Data:
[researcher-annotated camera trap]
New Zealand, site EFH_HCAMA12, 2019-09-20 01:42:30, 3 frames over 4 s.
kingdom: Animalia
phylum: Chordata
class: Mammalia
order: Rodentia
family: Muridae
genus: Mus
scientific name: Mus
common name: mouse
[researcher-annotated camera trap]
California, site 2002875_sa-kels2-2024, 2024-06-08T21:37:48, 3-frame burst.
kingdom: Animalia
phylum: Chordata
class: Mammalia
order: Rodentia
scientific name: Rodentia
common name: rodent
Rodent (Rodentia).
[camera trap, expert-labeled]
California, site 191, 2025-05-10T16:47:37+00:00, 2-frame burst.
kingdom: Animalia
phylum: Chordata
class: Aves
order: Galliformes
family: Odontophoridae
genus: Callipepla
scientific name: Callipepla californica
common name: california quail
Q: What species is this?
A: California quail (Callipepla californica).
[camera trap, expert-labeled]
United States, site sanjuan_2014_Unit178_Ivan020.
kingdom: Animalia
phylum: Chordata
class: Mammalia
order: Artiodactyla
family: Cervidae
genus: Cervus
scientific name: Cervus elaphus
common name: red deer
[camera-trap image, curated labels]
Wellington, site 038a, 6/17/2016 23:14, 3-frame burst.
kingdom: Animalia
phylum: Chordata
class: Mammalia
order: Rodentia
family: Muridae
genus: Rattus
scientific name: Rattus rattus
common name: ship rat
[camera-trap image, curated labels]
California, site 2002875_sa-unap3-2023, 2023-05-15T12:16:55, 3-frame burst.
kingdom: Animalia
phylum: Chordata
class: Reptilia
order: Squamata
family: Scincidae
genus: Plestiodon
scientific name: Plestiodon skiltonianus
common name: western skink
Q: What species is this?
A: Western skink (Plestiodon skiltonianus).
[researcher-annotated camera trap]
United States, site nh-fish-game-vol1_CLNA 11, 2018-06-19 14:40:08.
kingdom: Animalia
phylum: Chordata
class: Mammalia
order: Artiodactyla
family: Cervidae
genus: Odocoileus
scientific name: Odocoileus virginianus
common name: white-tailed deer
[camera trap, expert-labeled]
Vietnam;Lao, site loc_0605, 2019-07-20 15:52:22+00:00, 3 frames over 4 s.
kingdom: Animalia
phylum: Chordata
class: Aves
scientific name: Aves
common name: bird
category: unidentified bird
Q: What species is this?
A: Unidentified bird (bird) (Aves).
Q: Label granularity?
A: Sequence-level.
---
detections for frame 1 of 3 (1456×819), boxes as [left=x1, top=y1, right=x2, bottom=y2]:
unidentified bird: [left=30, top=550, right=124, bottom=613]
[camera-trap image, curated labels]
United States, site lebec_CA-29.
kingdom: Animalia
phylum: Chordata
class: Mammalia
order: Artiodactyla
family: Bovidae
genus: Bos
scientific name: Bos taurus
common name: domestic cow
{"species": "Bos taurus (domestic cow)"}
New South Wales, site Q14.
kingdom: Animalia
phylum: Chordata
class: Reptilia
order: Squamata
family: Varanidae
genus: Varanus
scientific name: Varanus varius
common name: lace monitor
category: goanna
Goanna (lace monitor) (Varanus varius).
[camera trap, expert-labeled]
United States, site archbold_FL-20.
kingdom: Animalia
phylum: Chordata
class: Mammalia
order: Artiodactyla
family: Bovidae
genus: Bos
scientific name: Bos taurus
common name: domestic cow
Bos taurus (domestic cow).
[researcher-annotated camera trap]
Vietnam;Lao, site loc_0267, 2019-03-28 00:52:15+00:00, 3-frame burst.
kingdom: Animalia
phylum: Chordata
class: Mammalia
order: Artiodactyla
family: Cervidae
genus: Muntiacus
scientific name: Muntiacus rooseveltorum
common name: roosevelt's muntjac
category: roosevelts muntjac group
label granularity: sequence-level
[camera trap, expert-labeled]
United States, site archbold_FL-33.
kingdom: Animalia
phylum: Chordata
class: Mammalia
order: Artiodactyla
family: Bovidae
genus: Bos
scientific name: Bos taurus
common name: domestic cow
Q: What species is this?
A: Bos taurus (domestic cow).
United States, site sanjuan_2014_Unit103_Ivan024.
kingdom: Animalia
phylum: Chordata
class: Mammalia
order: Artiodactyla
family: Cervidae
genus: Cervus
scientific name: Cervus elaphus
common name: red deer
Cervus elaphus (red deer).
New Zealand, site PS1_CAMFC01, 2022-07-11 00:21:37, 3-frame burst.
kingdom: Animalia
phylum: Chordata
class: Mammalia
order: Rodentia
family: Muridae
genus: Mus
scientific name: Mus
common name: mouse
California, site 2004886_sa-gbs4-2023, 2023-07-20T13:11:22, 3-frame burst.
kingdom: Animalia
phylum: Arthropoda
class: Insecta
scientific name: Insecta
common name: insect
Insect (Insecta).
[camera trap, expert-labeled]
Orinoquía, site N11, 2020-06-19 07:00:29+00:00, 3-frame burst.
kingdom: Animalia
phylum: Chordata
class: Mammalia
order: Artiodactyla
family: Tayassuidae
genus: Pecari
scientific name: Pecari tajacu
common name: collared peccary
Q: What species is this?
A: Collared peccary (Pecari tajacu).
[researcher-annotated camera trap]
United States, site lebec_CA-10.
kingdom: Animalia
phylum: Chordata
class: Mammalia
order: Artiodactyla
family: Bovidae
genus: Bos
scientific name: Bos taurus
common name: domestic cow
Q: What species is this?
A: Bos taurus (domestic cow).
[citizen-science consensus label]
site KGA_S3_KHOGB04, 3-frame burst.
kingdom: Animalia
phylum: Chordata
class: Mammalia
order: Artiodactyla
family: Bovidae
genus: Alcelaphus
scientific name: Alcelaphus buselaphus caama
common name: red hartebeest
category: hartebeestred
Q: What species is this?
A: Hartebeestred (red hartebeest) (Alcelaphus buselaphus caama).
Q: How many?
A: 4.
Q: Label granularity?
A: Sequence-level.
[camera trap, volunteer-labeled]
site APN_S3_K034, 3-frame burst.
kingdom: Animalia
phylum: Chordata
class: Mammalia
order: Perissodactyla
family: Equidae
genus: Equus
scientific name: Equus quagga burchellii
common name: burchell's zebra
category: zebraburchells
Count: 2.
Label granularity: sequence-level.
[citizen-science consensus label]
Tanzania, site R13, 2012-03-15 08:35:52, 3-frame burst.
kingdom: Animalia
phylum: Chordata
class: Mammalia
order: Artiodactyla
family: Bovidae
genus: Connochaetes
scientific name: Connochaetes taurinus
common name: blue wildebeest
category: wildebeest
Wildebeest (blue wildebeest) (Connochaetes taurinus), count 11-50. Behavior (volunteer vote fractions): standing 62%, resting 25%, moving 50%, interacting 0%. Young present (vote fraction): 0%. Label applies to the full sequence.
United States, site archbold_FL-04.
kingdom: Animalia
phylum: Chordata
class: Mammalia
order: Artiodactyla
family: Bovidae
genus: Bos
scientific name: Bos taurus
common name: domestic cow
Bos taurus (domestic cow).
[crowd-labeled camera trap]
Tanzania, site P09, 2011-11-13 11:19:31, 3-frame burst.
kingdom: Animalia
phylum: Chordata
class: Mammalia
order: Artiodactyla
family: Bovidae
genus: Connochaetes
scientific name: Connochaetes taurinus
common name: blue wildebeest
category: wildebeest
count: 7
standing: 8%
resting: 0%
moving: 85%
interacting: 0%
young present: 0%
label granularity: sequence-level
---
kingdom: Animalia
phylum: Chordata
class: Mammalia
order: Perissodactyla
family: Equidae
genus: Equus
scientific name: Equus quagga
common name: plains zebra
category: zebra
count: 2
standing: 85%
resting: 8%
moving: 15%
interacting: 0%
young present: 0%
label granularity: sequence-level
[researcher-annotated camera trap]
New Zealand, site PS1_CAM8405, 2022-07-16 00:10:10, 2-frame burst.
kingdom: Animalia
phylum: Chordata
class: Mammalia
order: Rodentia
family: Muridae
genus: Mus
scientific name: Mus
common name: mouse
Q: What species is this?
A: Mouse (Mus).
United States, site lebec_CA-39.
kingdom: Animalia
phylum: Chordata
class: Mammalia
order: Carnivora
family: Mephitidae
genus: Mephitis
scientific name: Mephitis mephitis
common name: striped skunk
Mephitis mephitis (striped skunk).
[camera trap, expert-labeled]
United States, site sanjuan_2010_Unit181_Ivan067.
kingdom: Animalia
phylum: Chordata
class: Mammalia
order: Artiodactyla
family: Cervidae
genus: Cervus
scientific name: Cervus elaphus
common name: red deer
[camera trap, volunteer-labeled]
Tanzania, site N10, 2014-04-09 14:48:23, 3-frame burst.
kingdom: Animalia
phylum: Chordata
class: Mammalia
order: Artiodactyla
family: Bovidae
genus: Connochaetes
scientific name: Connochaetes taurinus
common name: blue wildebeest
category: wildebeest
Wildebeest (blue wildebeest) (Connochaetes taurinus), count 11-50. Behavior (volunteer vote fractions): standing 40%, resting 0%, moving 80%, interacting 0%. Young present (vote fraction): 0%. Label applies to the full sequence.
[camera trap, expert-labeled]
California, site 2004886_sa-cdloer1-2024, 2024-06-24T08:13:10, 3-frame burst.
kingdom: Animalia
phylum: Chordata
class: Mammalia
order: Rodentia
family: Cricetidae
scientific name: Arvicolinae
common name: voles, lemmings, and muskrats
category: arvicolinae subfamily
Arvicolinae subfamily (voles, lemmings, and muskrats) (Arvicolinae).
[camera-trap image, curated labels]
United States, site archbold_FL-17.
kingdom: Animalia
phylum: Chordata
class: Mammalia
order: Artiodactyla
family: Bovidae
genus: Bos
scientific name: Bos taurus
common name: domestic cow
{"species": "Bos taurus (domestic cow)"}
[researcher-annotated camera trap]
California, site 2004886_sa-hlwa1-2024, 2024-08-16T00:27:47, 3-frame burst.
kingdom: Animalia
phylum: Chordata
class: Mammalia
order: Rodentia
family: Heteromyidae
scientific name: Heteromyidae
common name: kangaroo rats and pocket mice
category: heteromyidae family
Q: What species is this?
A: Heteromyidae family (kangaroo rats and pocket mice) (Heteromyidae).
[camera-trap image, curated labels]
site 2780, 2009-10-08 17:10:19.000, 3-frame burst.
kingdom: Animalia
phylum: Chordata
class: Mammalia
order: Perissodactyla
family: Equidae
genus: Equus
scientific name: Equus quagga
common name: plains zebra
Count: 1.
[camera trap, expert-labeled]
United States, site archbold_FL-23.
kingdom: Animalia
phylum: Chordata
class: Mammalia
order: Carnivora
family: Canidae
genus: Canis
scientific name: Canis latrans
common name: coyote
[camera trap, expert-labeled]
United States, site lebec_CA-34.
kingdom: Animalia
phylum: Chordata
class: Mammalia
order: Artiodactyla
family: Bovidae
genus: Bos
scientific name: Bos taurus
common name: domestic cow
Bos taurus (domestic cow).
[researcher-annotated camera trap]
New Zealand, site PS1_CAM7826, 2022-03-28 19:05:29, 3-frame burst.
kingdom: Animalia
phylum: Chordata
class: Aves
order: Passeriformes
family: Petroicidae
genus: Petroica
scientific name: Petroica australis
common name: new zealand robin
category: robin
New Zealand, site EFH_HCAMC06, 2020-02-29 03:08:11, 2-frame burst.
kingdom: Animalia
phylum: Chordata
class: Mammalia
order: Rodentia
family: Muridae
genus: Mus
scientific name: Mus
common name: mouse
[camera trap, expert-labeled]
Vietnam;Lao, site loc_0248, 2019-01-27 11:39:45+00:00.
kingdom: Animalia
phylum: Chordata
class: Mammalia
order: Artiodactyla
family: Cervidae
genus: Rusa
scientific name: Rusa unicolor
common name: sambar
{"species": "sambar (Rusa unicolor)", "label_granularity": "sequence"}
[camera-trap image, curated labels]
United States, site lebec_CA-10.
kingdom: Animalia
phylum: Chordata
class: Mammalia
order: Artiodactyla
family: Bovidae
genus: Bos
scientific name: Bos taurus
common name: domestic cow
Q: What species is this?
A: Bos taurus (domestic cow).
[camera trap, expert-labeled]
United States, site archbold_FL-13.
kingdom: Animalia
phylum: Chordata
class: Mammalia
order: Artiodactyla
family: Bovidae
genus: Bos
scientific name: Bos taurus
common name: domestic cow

Aim of the exercise: Every line that contains the string "Vietnam" should be returned from the data.

Answer:
Vietnam;Lao, site loc_0605, 2019-07-20 15:52:22+00:00, 3 frames over 4 s.
Vietnam;Lao, site loc_0267, 2019-03-28 00:52:15+00:00, 3-frame burst.
Vietnam;Lao, site loc_0248, 2019-01-27 11:39:45+00:00.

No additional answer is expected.